Оставалось только ждать.
Когда-нибудь взрослым хотел бы я стать,
Равняясь во всем на отца и на мать.
Он не слышал этой песни с тех пор, как сам ходил в школу. Кто же ее написал, Алис Тегнер? Подумать только, сколько хороших песен навсегда забыто. Сколько прекрасного кануло в Лету.
Никто больше не ценит красоту. Весьма характерно для сегодняшнего общества. Великие шедевры в лучшем случае являются поводом для острот или используются в рекламе. «Сотворение Адама» Микеланджело, где вместо божественной искры — джинсы. Вся суть этой картины, как ему казалось, заключалось в том, что стремление этих монументальных тел друг к другу сосредоточено в почти соприкасающихся указательных пальцах — почти, но не совсем. Их все же разделяет миллиметр пустоты, в которой весь смысл. Исполинский размах фрески, ювелирно проработанные детали — всего лишь фон, обрамление этой важной пустоты. Ничто, в котором заключается все.
И вот эту-то пустоту они заменили парой штанов.

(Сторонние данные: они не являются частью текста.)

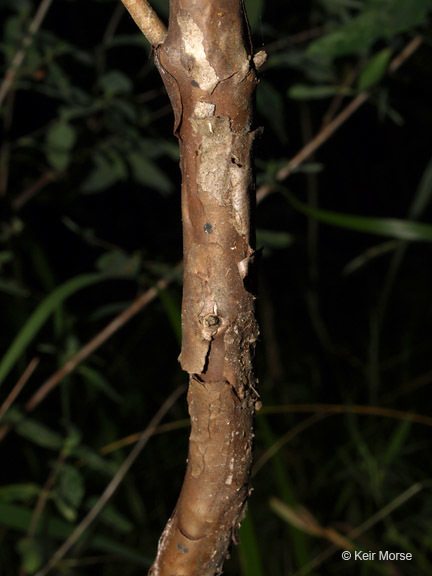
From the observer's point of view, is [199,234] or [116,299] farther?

На тропинке кто-то появился. Он пригнулся, кровь застучала в ушах. Нет, какой-то старик с собакой. Исключено. Во-первых, сначала пришлось бы возиться с собакой, а во-вторых, некачественный продукт.
«Много крика, мало шерсти», — сказал старик, остригая свинью.
Он посмотрел на часы. Еще два часа — и совсем стемнеет. Если в течение часа не появится кто-нибудь подходящий, придется брать первого встречного. Дома нужно быть засветло.
Старик что-то произнес. Он его заметил? Нет, разговаривает с собакой.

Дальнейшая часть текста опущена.